Medeniyetin getirdiği yararlı adımlardanda bahsedelim, hatta en uca gidip medeniyetin sağladığı en büyük ve tartışmasız pozitif olduğuna inanılan "tıp" alanındaki gelişmeleri irdeleyelim. İyi güzelde bu "tıp" zaten medeniyetin tahrip ettiği şeyleri tamir ediyor. İnsanın ne ömrünü uzatıyor, nede insanın özünde doğasında olan bir soruna çare buluyor. Tıp kendini ortaya çıkaran medeniyet ve gelişmelerin yarattığı hastalıkları ve sorunları tedavi etmekten öteye gidemiyor gidemezde. Bir panzehir misali ... ama zehiri üreten ile panzehiri üreten aynı merkez ise panzehir için ona teşekkürmü etmeliyiz yoksa yarattığı zehir yüzünden onu sorgulamalımıyız diye düşünmek lazım. Kimyasal katkılar, yapay ürünler olmasa, dişlerimizde bir sorun olmaz; yastık ve kuştüyü yataklara alışmamış olsak belimiz o kadar güçsüz olmaz ve bel sorunlarıda yaşanmaz ... kanser'den hiç bahsetmeyeceğim; ancak tamamen doğal yollarla beslenen bir insanda ne damar tıkanıklığı, ne baş ağrısı nede kalp krizi vakaları gözükür. Medeniyetin çare bulduğu sorunlar, zaten aynı medeniyet tarafından yaratılmıştır diyebiliriz bu durumda diye düşünüyorum.

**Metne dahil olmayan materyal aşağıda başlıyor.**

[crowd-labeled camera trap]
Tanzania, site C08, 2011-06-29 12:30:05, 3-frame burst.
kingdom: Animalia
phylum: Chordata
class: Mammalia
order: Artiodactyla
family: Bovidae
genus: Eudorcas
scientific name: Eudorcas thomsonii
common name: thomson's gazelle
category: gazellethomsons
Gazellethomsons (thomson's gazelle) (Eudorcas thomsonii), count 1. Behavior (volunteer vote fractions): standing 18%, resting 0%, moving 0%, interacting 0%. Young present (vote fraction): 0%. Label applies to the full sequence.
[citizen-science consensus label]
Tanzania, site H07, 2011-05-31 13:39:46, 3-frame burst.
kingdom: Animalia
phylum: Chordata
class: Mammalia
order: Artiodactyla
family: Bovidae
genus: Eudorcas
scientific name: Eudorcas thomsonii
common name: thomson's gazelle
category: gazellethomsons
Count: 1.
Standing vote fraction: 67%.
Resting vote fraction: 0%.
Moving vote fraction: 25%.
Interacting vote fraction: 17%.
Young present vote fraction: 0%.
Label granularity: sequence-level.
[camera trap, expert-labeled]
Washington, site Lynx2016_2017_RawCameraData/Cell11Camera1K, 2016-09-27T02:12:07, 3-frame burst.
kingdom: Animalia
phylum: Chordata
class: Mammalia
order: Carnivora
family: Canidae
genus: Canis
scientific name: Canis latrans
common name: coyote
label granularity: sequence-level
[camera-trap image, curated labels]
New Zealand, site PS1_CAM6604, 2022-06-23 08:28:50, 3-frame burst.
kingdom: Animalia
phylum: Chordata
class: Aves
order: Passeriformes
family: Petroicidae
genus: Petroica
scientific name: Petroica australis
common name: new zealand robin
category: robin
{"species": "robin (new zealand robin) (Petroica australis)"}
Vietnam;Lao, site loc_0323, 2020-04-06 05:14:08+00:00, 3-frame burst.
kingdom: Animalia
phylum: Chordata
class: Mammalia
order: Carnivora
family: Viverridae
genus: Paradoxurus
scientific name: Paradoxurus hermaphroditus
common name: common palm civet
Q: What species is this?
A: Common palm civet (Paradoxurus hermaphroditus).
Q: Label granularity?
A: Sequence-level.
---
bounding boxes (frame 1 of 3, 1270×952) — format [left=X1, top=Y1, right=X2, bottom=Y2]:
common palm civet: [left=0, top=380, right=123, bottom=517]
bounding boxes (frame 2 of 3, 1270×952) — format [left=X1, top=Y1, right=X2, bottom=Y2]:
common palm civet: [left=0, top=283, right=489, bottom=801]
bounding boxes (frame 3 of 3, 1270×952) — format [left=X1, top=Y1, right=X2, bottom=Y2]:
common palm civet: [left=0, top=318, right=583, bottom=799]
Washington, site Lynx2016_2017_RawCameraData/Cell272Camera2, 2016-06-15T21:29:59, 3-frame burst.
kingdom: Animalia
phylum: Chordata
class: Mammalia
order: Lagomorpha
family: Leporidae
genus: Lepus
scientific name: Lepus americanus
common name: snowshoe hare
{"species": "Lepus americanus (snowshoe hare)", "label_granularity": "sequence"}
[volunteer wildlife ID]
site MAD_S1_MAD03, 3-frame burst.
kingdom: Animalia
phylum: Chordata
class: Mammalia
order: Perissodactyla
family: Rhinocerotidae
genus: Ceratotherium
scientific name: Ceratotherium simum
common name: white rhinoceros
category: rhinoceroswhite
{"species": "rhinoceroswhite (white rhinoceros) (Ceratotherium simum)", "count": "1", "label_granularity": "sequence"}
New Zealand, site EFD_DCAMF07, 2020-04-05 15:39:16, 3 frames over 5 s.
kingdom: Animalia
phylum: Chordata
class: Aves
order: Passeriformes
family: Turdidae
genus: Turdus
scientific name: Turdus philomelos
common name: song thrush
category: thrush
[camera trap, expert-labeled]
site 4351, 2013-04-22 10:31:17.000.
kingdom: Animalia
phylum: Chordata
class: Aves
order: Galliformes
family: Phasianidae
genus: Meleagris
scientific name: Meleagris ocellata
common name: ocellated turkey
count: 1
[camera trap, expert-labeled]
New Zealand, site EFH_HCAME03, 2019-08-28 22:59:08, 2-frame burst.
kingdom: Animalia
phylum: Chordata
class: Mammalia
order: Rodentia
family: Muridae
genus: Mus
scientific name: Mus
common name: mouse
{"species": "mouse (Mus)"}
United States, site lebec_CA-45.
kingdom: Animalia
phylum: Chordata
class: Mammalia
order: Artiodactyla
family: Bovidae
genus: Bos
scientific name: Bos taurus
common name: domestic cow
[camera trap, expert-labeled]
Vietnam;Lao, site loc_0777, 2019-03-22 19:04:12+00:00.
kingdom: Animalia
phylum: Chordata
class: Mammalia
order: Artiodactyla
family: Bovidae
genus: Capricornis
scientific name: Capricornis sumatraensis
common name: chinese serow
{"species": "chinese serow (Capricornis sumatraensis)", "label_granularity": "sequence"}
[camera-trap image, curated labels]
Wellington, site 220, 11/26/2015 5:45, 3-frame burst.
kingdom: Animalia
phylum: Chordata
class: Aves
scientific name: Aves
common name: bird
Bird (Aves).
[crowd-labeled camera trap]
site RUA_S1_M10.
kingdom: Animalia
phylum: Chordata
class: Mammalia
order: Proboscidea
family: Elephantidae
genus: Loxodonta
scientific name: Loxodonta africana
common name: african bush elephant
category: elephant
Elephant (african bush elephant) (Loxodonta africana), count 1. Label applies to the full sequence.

Evlilik ve tek eşliliği verebilirim örnek olarak işin psikolojik boyutunda da, herkes konuşuyor aldatmalar üzerine ancak aldatmayan yada aldatmayı düşünmeyen bir örnek henüz benim karşıma çıkmadı. Herkesin aldatmayı düşündüğü bir ortamda, tek eşliliğin bu denli övülmesinin ve desteklenmesinin arkasında yatan motivasyon, farkında olmasakda aslında sadece sistemin süregenliği için toplum bilinci tarafından yaratılmış bir motivasyondur; "o kadınla/adamla birlikte olmak istiyorum, içim eriyor gordugumde ama sevgilimi/eşimi çok seviyorum ... o yuzden yapamam" düşüncesi bence karşındakine ihanet etmemek adına kendine ihanet etmendir. Özüne, doğana ve yaradılışına ihanet etmektir. Sana verilen ve karşılığında bir zarar getirmeyecek (ne kilo aldıracak, ne sağlığını etkileyecek, nede en ufak bir psikolojik sorun yaratacak) tamamen doğal ve özünde olan olağanüstü bir zevki kendine yasaklıyorsun ve bununla övünüyorsun. Bu durumda bence eşini aldatmayarak kendini aldatıyorsundur ve buda seni mutsuz ediyodur sen farkına varmasanda ... Ancak buradaki sorun başta zaten ... eş'in, sevgilin ... aynı medeniyetin getirdiği "sahiplenme" olgusunu alıp, ilişkilerimize ve cinsel hayatımıza bile sokmuşuz.

Tek eşliliğin, evliliğin; nüfüs sayımı, kimin kimin çocuğu olduğunun tespiti, zührevi hastalıkların yayılmasının engellenmesi gibi tamamen materyalist sebepler yattığını ne zaman anlayacaz. Bunu sorgulamak yerine, tek eşliliği romantik bir hale dönüştüren bizler, ne zaman biryerlerde sorun olduğunu ve aslında bunların tümünün ana kültürün üzerimizdeki bir etkisi olduğunu kavrayacağız.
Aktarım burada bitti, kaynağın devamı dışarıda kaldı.